La nostra costituzione, che ha pagerank 6 ed è quindi attendibile
, sancisce questa interessante regoletta:
La Repubblica riconosce a tutti i cittadini il diritto al lavoro e promuove le condizioni che rendano effettivo questo diritto.
Ogni cittadino ha il dovere di svolgere, secondo le proprie possibilità e la propria scelta, un’attività o una funzione che concorra al progresso materiale o spirituale della società.
Ora, detto che non si può tirare in ballo questa carta cosi preziosa solo al bisogno, è possibile sentire in continuazione
- Tizio che ha fatto uno stage di 6 mesi a 0 (zero) euro e si vede proporre un nuovo stage di 12 mesi a 100 euro
- Caio che si sposta a Milano per un lavoro degno e riceve un rimborso spese di 300 euro (sempre in stage)
- Sempronio che va all’estero e prende 2.000 euro al mese (scatenando le ire dei detrattori della fuga di cervelli)
Tizio, Caio e Sempronio sono laureati ed hanno voglia di lavorare, io ho sempre amato la meritocrazia e creduto che il lavoro non manca e che chi ha voglia può di certo trovare una buona occupazione.
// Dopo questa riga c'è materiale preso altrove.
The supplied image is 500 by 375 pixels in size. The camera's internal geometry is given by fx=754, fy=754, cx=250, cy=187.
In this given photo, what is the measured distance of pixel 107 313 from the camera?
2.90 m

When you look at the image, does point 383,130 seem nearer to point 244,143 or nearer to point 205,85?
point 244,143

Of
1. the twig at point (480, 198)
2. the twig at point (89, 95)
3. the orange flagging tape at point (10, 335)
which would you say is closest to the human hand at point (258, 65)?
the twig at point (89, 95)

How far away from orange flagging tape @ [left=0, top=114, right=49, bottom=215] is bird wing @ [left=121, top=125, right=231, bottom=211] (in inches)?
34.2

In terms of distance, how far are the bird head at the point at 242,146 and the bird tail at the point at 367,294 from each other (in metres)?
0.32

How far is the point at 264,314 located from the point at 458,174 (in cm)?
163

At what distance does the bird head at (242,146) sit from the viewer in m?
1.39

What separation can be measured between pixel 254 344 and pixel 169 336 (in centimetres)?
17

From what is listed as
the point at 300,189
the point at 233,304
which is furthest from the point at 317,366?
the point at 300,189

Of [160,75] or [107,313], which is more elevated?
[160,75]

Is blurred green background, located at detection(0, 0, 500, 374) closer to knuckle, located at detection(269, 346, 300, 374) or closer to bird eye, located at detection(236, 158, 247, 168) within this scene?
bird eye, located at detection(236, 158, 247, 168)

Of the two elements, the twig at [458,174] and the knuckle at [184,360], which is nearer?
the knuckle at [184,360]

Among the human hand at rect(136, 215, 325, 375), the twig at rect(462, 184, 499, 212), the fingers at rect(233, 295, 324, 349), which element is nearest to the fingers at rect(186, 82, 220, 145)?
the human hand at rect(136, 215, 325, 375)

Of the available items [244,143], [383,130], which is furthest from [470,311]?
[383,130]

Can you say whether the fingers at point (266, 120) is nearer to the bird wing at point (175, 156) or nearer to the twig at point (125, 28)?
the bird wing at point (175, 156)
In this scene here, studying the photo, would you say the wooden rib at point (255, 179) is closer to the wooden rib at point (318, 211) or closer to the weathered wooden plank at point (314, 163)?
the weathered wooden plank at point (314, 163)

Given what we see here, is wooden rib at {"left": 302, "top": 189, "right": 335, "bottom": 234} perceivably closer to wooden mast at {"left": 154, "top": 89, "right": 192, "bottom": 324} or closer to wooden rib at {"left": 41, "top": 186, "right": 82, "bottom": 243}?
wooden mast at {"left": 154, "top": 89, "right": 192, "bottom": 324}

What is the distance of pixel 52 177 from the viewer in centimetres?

Siamo però di fronte a paradossi mai visti quando valutiamo il percorso di inserimento di un neo laureato nel mondo del lavoro
- nessuna garanzia di assunzione
- richiesta di competenze che l’università non fornisce (oggettivamente all’università non si impara l’inglese)
- stage e tirocini utilizzati come tappabuchi per sostituzioni di maternità e poco altro
Signori, le aziende fanno bene. Se chi controlla la macchina statale (oggi come 7 anni fa, destra come sinistra) permette l’utilizzo della flessibilità in questa maniera è giusto che le aziende sfruttino la falla, visto che da altre parti si sentono derubate pure loro, dando vita ad uno scarica barile che si ferma sulle teste dei giovani (solo per non parlare di pensioni..). Io sono a favore della flessibilità ma la regola dovrebbe essere che più flessibilità viene richiesta e maggiore deve essere la retribuzione (vuoi che lavori per te 4 mesi? mi dai 2000 euro. Vuoi che partecipi al rischio d’impresa? Mi dai una quota del progetto), cio che a questo punto mi chiedo è: chi di dovere sta facendo del suo meglio per garantire l’articolo 4 della costituzione? (non l’articolo 686, l’articolo 4 che si suppone discretamente importante!!)